And now Woody Allen

Lucky for me I’ve always hated Woody Allen movies. Every time I’ve been convinced to see one because “you’ll love it, I promise,” I still hated it. I cannot stand Woody Allen movies and never could.

I say that’s lucky, because I’m not conflicted about boycotting his movies now that An Open Letter from Dylan Farrow has again painted him as a complete sleaze. The people out there who do like Woody Allen movies are suffering a crises of conscience. Do they continue to support his work or do they boycott his work?

I talked about separating an entertainer’s personal life and their art in Entertainment is a gift, hating on entertainers isn’t. I stand by that, but that post doesn’t deal with the topic of criminal offenses. That post was about sending death threats to an actor because you disagree with an opinion they have about some issue.

The Woody Allen story is about an entertainer who commits a criminal act. (Like the Roman Polanski case, where a celebrity fled the country after being accused of committing a similar crime.) If Woody Allen has committed a crime, he should be dealt with in the criminal court system.

People close to Woody Allen have been telling us for years that he is a reprehensible man. Woody Allen has consistently denied any wrongdoing. Does being a famous filmmaker give him a pass for investigation for reprehensible acts? Does it exempt him from prosecution? It should not.

I have an opinion about Woody Allen movies. You surely do, too. However, success as a director isn’t a shield. It should have nothing to do with what happens to him in a case about molesting a child, should he ever actually be prosecuted for it.

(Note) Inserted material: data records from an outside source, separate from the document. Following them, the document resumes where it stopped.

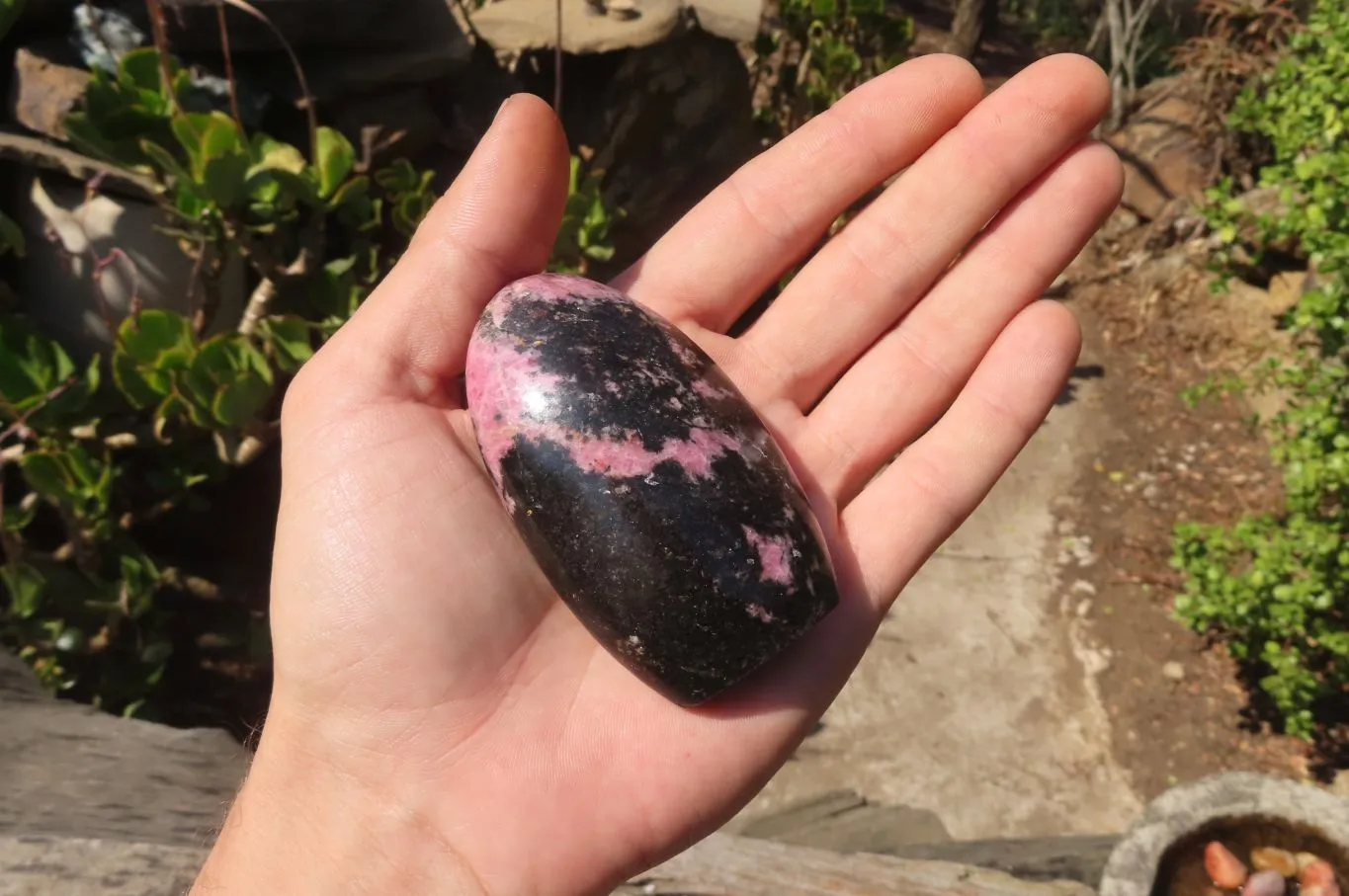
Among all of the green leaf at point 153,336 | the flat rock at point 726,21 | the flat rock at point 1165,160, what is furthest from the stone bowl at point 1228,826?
the flat rock at point 1165,160

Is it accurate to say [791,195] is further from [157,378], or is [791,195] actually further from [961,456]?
[157,378]

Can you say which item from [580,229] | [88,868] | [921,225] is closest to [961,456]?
[921,225]

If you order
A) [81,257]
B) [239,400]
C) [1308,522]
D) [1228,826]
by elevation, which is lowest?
[1228,826]

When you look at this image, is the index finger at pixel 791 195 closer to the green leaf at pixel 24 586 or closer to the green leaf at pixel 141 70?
the green leaf at pixel 141 70

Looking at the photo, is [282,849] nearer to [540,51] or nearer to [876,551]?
[876,551]

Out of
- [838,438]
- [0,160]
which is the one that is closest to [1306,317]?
[838,438]

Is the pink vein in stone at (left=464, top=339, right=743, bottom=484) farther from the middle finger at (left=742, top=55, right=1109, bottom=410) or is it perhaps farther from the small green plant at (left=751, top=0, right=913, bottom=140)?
the small green plant at (left=751, top=0, right=913, bottom=140)
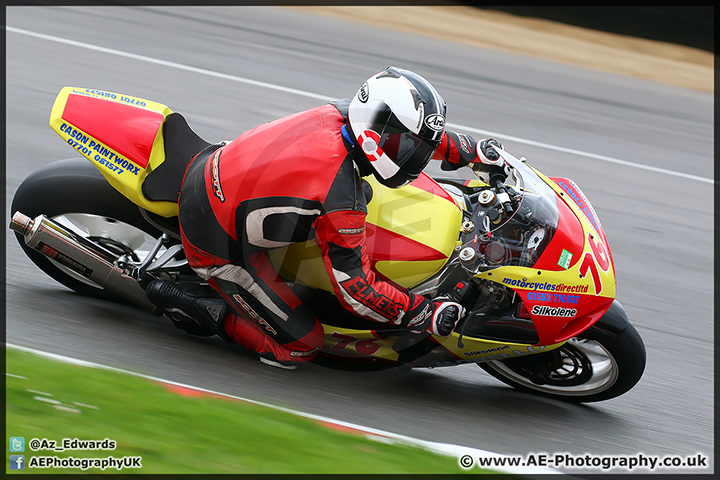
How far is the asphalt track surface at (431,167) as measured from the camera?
160 inches

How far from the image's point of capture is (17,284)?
4625mm

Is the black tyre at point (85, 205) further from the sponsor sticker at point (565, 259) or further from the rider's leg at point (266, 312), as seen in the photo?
the sponsor sticker at point (565, 259)

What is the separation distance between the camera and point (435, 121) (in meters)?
3.55

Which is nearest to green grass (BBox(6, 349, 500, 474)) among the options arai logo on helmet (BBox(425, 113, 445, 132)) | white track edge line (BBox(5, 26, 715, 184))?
arai logo on helmet (BBox(425, 113, 445, 132))

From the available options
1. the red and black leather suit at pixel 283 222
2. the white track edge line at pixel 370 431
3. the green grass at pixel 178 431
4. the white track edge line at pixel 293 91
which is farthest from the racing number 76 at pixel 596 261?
the white track edge line at pixel 293 91

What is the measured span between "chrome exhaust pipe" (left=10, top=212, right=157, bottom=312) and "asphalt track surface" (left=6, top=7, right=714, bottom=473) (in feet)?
0.65

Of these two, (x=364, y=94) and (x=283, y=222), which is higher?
(x=364, y=94)

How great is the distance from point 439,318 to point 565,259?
2.19 feet

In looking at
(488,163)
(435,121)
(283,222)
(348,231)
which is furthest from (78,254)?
(488,163)

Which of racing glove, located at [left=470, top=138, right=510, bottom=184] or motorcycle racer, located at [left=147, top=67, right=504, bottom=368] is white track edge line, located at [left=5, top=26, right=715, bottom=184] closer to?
racing glove, located at [left=470, top=138, right=510, bottom=184]

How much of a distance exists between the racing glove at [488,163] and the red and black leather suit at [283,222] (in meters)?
0.65

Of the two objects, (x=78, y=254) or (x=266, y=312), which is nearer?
(x=266, y=312)

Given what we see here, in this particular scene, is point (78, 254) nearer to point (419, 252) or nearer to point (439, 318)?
point (419, 252)

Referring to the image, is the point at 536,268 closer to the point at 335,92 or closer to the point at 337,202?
the point at 337,202
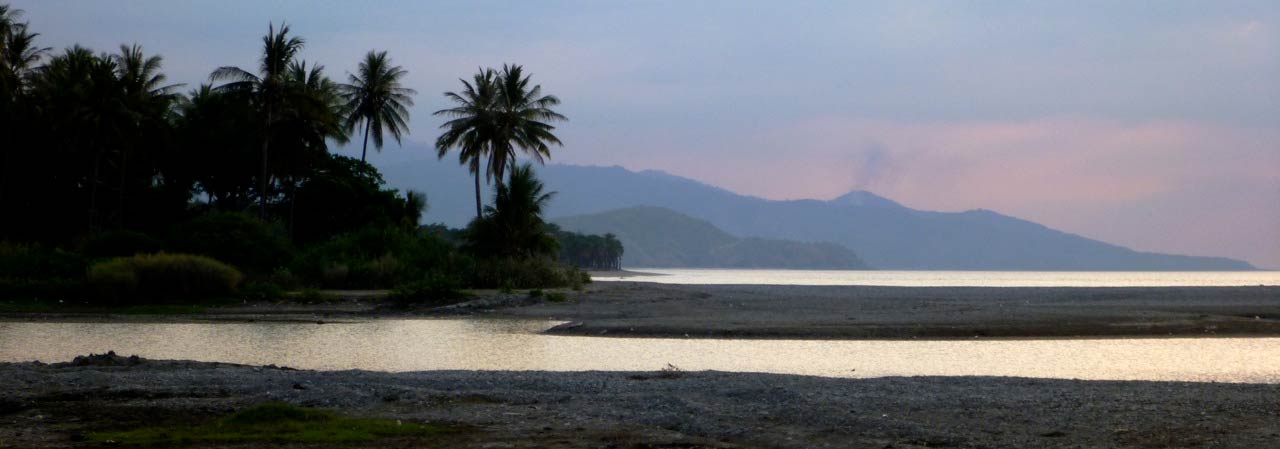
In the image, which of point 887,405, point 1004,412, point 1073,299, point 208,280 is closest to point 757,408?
point 887,405

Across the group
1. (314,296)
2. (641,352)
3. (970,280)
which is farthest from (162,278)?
(970,280)

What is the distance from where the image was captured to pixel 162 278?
109ft

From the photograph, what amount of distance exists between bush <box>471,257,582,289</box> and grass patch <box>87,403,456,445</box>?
29.1 metres

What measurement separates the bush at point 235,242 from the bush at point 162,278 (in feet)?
15.2

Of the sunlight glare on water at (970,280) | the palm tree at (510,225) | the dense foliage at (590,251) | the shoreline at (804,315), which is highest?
the dense foliage at (590,251)

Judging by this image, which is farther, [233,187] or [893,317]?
[233,187]

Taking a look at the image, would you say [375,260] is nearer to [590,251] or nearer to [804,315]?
[804,315]

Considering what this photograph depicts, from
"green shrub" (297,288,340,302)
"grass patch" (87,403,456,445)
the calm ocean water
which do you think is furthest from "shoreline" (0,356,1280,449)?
the calm ocean water

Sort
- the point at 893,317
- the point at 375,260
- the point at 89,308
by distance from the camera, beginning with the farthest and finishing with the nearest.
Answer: the point at 375,260 → the point at 89,308 → the point at 893,317

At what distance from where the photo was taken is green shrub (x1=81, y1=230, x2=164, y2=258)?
40.0m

As Glenn Greenwald describes it in his book “With Liberty and Justice for Some: How the Law Is Used to Destroy Equality and Protect the Powerful,” being rich and famous in America often makes you exempt from the workings of the criminal justice system. That’s an American failure, a failure of democracy, and a failure to protect the innocent. That Dylan Farrow deserves justice under the law should have no relationship to any movie you ever watched or what movies you choose to watch in the future.